Ci sono differenze notevoli tra una regione e l’altra in termini di esposizione a un’eventuale crisi, spiega il presidente di Confartigianato ma la situazione «penalizza il sistema del made in Italy e l’approvvigionamento di prodotti essenziali per la trasformazione della manifattura italiana»

Viene dal Medio Oriente, e in particolare dal sud del Mar Rosso, l’ultimo rischio di destabilizzazione per l’economia europea.

ripetuti attacchi degli Houthi, il gruppo di ribelli yemeniti che da settimane bersaglia le navi mercantili in transito dal Canale di Suez, hanno già convinto diverse aziende a interrompere le spedizioni o cambiare rotta.

Secondo una stima del Kiel Institute, a dicembre il volume dei container spediti attraverso il Mar Rosso si è ridotto del 66% rispetto alla media degli anni passati.

Una situazione che rischia di farsi sentire anche in Europa.

«Non possiamo sottovalutare la possibilità che la tensione nel Mar Rosso abbia delle conseguenze», ha avvertito ieri il commissario europeo all’Economia, Paolo Gentiloni, a margine dell’Eurogruppo.

Per il momento di effetti veri e propri non se ne sono visti, ma secondo l’ex premier italiano «potrebbero materializzarsi nelle prossime settimane».

Lo stop del Qatar alle spedizioni di gas

Il settore dell’energia è uno di quelli che più potrebbero risentire delle tensioni in Medio Oriente.

Il Qatar, primo esportatore mondiale di gas naturale liquefatto (Gnl), ha interrotto il transito delle sue navi gasiere dal Mar Rosso.

Dopo l’invasione russa in Ucraina (e la rottura diplomatica con Mosca), la monarchia del Golfo è diventata uno dei principali fornitori di gas liquefatto per l’Europa.

Lo stop alle spedizioni, dunque, innesca sicuramente nuove incertezze per i Paesi europei, ma secondo gli esperti non metterà a rischio la capacità di coprire la domanda per i mesi invernali.

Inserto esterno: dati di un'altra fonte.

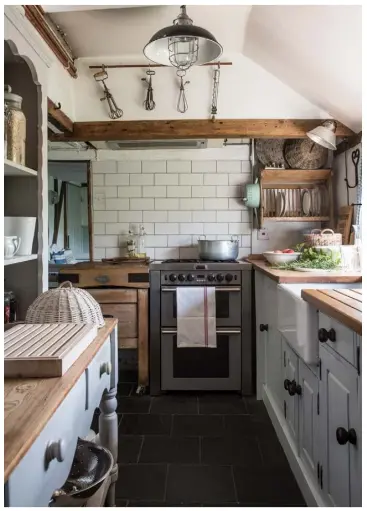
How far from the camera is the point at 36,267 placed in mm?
1889

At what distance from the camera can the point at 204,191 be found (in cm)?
369

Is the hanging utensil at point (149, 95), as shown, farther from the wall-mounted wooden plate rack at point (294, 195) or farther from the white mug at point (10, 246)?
the white mug at point (10, 246)

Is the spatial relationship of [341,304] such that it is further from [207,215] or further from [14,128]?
[207,215]

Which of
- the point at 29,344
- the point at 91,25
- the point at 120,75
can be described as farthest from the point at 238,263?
the point at 29,344

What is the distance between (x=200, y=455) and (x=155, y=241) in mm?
2002

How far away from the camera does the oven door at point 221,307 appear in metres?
3.07

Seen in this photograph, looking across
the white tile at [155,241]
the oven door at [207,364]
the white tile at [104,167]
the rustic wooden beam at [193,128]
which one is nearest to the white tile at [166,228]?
the white tile at [155,241]

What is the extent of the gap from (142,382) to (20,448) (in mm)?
2548

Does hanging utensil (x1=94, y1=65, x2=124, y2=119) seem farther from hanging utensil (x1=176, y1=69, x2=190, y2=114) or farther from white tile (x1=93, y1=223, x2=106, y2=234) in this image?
white tile (x1=93, y1=223, x2=106, y2=234)

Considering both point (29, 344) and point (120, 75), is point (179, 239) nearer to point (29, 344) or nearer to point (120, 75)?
point (120, 75)

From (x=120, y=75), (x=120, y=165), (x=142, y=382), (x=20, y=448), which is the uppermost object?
(x=120, y=75)

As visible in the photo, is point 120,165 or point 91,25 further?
point 120,165

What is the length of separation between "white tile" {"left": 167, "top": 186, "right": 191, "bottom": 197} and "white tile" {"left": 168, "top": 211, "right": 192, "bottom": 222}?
0.53 ft

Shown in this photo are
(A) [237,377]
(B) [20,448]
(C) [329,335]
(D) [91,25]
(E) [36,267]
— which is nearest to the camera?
(B) [20,448]
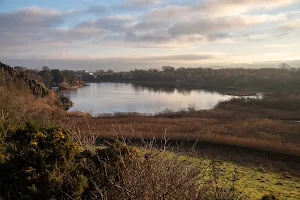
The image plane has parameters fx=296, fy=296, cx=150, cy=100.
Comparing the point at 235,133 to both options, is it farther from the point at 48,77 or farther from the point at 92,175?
the point at 48,77

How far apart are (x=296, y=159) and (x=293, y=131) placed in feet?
21.9

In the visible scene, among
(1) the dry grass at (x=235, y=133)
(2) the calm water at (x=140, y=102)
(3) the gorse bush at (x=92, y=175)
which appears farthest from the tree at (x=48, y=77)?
(3) the gorse bush at (x=92, y=175)

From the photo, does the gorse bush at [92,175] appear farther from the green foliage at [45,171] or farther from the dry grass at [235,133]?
the dry grass at [235,133]

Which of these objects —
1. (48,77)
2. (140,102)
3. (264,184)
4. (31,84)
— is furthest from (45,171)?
(48,77)

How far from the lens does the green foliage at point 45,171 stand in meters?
4.02

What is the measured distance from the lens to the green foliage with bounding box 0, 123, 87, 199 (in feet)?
13.2

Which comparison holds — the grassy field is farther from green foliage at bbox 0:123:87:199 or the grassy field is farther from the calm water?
the calm water

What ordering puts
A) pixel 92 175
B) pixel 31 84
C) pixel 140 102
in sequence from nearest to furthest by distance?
pixel 92 175
pixel 31 84
pixel 140 102

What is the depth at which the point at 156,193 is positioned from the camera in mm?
3156

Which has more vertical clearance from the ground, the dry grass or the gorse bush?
the gorse bush

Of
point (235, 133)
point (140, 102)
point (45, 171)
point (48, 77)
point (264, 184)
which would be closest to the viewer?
point (45, 171)

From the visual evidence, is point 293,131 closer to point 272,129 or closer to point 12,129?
point 272,129

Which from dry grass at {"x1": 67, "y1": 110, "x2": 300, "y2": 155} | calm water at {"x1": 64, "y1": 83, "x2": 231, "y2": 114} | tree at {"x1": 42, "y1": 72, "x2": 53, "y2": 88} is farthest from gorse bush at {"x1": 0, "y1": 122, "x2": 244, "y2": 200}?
tree at {"x1": 42, "y1": 72, "x2": 53, "y2": 88}

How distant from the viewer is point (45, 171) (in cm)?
438
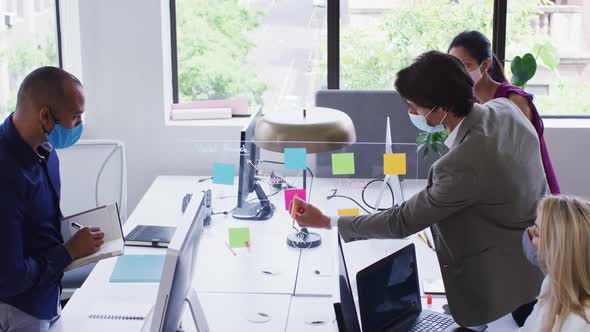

Il motivo è che tutta l’Unione europea può contare su livelli di riserve di gas particolarmente alti, una strategia che serve proprio a rispondere a eventuali shock nelle forniture.

Stando ai dati di Gie Agsi, in questo momento le riserve italiane sono piene circa al 75%.

Il rischio di rimanere a corto di gas, dunque, non c’è.

Il problema, semmai, riguarda i prezzi.

Nei giorni scorsi, al Ttf di Amsterdam il gas è tornato brevemente sotto la soglia dei 30 euro al Megawattora, ma potrebbe tornare a salire in caso di nuovi attacchi e nuovi stop alle forniture.

I timori delle imprese

Energia a parte, a temere il rischio di allargamento del conflitto in Medio Oriente sono soprattutto le imprese.

Secondo Confartigianato, il valore dell’import-export italiano che transita ogni anno per il Canale di Suez è pari a 148,1 miliardi di euro, di cui 93,1 di importazioni e 53 di esportazioni.

Per Marco Granelli, presidente dell’associazione di categoria, ciò che sta succedendo nel Mar Rosso «penalizza il sistema del made in Italy e l’approvvigionamento di prodotti essenziali per la trasformazione della manifattura italiana».

In percentuale, le merci italiane che transitano dal Canale di Suez rappresentano il 15,2% delle importazioni totali dall’estero e l’8,7% delle esportazioni.

A livello territoriale, ci sono differenze notevoli tra una regione e l’altra in termini di esposizione a un’eventuale crisi.

La regione più a rischio in termini assoluti è la Lombardia, che nell’ultimo anno ha esportato attraverso il Mar Rosso merci per 12,9 miliardi di euro.

Se si considerano invece le esportazioni in rapporto al Pil, le regioni più esposte sono l’Emilia-Romagna, che vede transitare dal Canale di Suez merci dal valore pari al 5,3% del Pil regionale, il Friuli-Venezia Giulia (4,7%) e la Toscana (3,7%).